GDB | Auto-Load Safe-Path Declined

More GDB shenanigans today, as kindly pointed out by one of my readers – thank you Laurent!

Did you know that as of GDB version 7.5 (Aug 2012), there is a new security feature in place that prevents GDB from looking in “non-trusted” directories for the super-useful .gdbinit file?

[For more on the usefulness of .gdbinit files, see here.]

If you’re used to using .gdbinit files to save you typing in commands over and over again, you might be perplexed when faced with an error that looks a little bit like this:

warning: File "/home/faye/workspace/todo/Debug/.gdbinit" auto-loading 
 has been declined by your `auto-load safe-path' set to 
 "$debugdir:$datadir/auto-load:/usr/bin/mono-gdb.py". 
To enable execution of this file add 
add-auto-load-safe-path /home/faye/workspace/todo/Debug/.gdbinit 
line to your configuration file "/home/faye/.gdbinit". 
To completely disable this security protection add 
set auto-load safe-path / 
line to your configuration file "/home/faye/.gdbinit". 
For more information about this security protection see the 
"Auto-loading safe path" section in the GDB manual. E.g., run from the shell:
info "(gdb)Auto-loading safe path"

The error above is specifically telling me that there is a .gdbinit config file in my /home/faye/workspace/todo/Debug folder that will not be loaded.

Why?

:gallic shrug:

Just because. You can’t be too careful with security, right?

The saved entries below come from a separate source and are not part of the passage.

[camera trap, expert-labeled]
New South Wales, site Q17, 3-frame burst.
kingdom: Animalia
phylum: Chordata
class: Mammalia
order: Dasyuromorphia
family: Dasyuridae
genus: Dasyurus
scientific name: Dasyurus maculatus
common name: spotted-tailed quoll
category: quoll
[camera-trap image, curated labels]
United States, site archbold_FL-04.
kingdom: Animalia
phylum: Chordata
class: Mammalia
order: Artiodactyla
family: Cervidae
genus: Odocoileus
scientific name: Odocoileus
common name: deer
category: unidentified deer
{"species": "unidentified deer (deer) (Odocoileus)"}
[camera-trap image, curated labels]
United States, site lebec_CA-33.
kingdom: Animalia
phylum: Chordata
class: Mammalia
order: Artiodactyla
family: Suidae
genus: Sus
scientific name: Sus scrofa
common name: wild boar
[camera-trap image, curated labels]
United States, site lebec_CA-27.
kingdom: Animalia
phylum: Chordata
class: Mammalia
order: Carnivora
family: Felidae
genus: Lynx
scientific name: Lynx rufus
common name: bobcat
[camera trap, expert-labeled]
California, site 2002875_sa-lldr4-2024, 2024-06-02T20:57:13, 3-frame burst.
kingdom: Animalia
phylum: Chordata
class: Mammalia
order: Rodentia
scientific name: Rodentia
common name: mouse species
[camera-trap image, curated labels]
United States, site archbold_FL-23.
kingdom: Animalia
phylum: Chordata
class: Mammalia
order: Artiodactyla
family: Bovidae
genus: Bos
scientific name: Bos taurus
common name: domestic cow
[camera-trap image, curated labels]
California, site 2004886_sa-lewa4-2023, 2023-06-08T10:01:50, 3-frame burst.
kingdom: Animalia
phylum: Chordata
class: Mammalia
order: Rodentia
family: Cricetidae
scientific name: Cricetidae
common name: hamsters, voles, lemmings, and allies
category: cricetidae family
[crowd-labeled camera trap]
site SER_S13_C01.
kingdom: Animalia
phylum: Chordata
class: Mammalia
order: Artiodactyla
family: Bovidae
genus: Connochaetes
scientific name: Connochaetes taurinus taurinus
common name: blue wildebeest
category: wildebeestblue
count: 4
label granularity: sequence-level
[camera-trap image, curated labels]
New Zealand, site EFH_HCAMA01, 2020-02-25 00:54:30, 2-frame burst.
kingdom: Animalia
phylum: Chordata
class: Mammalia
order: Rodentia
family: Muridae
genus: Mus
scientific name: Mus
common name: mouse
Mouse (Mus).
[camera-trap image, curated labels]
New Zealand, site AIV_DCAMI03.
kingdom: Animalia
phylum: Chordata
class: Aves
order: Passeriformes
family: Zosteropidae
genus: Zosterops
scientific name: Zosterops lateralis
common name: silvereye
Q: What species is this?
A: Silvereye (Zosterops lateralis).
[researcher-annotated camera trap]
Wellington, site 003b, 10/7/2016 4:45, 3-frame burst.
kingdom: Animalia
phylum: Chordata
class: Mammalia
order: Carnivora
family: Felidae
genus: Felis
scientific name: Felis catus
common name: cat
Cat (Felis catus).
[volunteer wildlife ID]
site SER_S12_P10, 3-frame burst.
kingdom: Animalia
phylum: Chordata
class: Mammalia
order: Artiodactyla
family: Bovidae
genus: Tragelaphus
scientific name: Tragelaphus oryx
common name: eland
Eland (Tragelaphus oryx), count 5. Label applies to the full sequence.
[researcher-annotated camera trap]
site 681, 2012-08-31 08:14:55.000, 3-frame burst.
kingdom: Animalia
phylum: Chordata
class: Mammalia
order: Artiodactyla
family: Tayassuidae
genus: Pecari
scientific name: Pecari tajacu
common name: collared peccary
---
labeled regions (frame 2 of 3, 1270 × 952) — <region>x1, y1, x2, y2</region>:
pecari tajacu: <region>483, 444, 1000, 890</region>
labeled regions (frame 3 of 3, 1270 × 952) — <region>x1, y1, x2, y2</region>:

Anyway, what is important is that .gdbinit files in your home directory (and your home directory only) are still loaded.

It’s only files in other locations that are considered potentially problematic.

There are a couple of easy solutions to this:

 

1) You can add the line:

set auto-load safe-path /

To your home directory’s .gdbinit file. This will override ALL security and GDB will ALWAYS open a .gdbinit file if it finds one. If you are developing on your own machine, or a secure machine (however you would like to define that), then this is probably the quickest and easiest solution.

 

2) If you want to be a little more careful, you can add the directories individually to your home directory’s .gdbinit file:

set auto-load safe-path /home/faye/workspace/todo/Debug

Or you can say that ALL sub-paths under your home directory are OK:

set auto-load safe-path /home/faye

 

3) Finally, you can pass a path in on start-up:

gdb -iex "set auto-load safe-path /path/to/.gdbinit/file"

 

If you want to see all the trusted paths, just type:

show auto-load safe-path

 

Happy debugging!


One Comment

  1. Laurent
    Posted 24 February 2014 at 19:05 | Permalink

    Thank you for the quick feedback.
    Nice thing to do a separate post for that, security matters worth better explanation than the simple one I put on my comment on the other post.
    I’ll definitively read your other posts ;).